* [Задания]
A. Ответьте на вопросы по тексту о ликвидаторах Чернобыля.
(i) Кто, по мнению Олега Георгиевича, составлял большинство людей, слонявшихся на ликвидации без цели и нужды?
(ii) Что грузила себе в машину милиция, которую Олег Георгиевич однажды шуганул?
(iii) Сколько лет он еще летал после Чернобыля?
B. Перепишите из текста о ликвидаторах Чернобыля отрывок, начиная со слов «Олег Чичков вспоминает, как» и заканчивая словами «формы не снимая.».

* [Текст для чтения]
──────
Олег Георгиевич считает: на ликвидации хватало людей, слонявшихся без цели и нужды. Большинство таких — политработники.
— Они, значит, нас «вдохновляли». Ходят, ворон ловят. Пробудет такой три дня, идет в строевой отдел, пишет справку: «В течение такого-то срока находился в Чернобыльской зоне», — нарочито дрожащим голосом собеседник пародирует поведение людей, которые приезжали на станцию ради галочки. — Находился! Вот именно. А чего ты там находился? Что ты делал? И он участник, он ликвидатор, и льготы ему давай.
Олег Чичков вспоминает, как из опустевших домов мародёры выносили добро:
— В один из дней ко мне приходит милицейское начальство, просит выделить вертолет. Мол, из брошенных сельских магазинов «партизаны» (призванные на ликвидацию резервисты.) вытаскивают все, а то и вообще напьются и там же спят. Согласовали со штабом, стали каждый день выделять вертолёт с экипажем для облётов. Оказалось: «партизаны» «партизанами», так ведь ворует милиция. История была: милиция житомирская поймала киевскую милицию. Тащили из домов в Припяти мебель, ковры, посуду, бытовую технику, даже формы не снимая.
Олег Георгиевич однажды сам шуганул милицию, которая грузила себе в машину мешки со свинцовой дробью по 30 кило. Вспоминая это, военный смеется:
— Пошел слух: у летчиков есть такой полковник, который сказал, что воров и пьяниц в реактор бросать будет. Это я, шутя, как-то сказал, а оно вот мигом разлетелось…
«Ликвидаторами все хотят быть, но не все — ликвидаторы»
После Чернобыля он летал еще четыре года. Потом кем только ни работал — даже охранником во Дворце Республики. По небу скучает — бывает, снятся полёты. Недавно посидел в вертолете в авиационном музее на Боровой — прослезился.
──────
* [Набор данных]
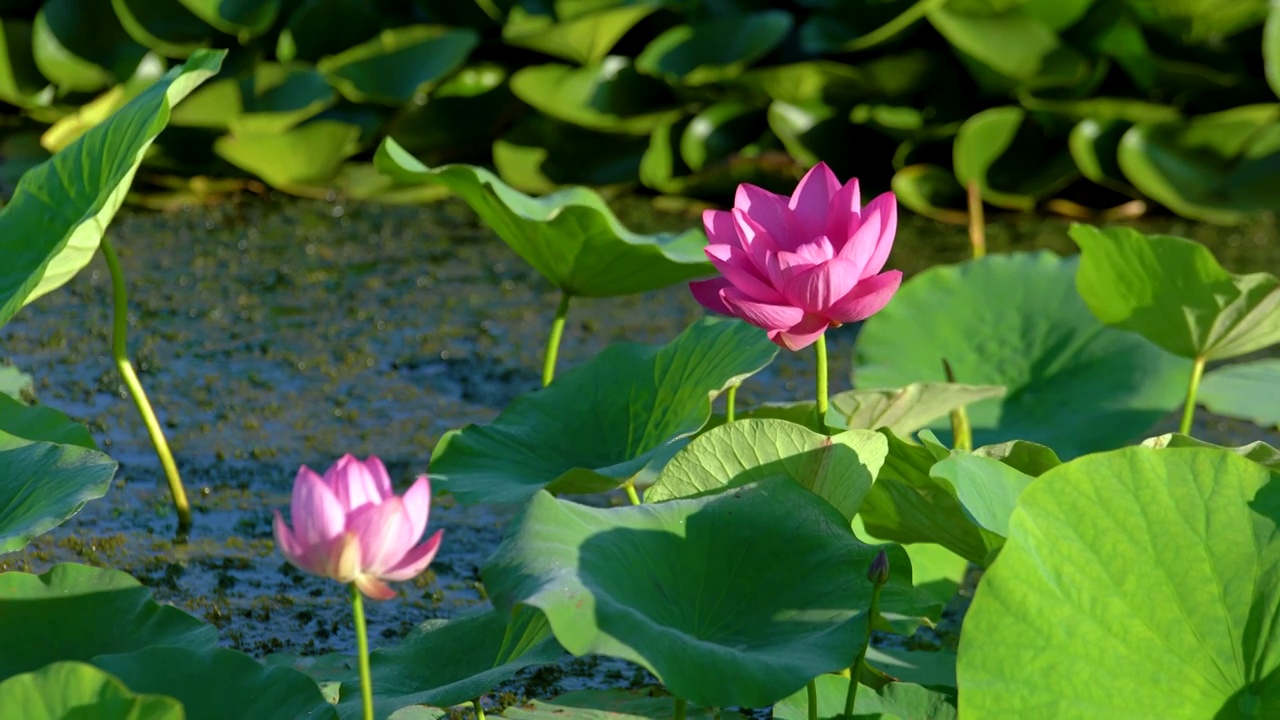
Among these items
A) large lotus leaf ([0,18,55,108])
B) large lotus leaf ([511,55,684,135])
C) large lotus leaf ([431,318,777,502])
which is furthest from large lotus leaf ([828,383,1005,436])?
large lotus leaf ([0,18,55,108])

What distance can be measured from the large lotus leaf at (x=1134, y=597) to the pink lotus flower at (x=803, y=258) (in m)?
0.14

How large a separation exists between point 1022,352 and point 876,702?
──────
* [Ответы к заданиям]
A.
(i) Политработники.
(ii) Мешки со свинцовой дробью по 30 кило.
(iii) Еще четыре года.

B.
Олег Чичков вспоминает, как из опустевших домов мародёры выносили добро:
— В один из дней ко мне приходит милицейское начальство, просит выделить вертолет. Мол, из брошенных сельских магазинов «партизаны» (призванные на ликвидацию резервисты.) вытаскивают все, а то и вообще напьются и там же спят. Согласовали со штабом, стали каждый день выделять вертолёт с экипажем для облётов. Оказалось: «партизаны» «партизанами», так ведь ворует милиция. История была: милиция житомирская поймала киевскую милицию. Тащили из домов в Припяти мебель, ковры, посуду, бытовую технику, даже формы не снимая.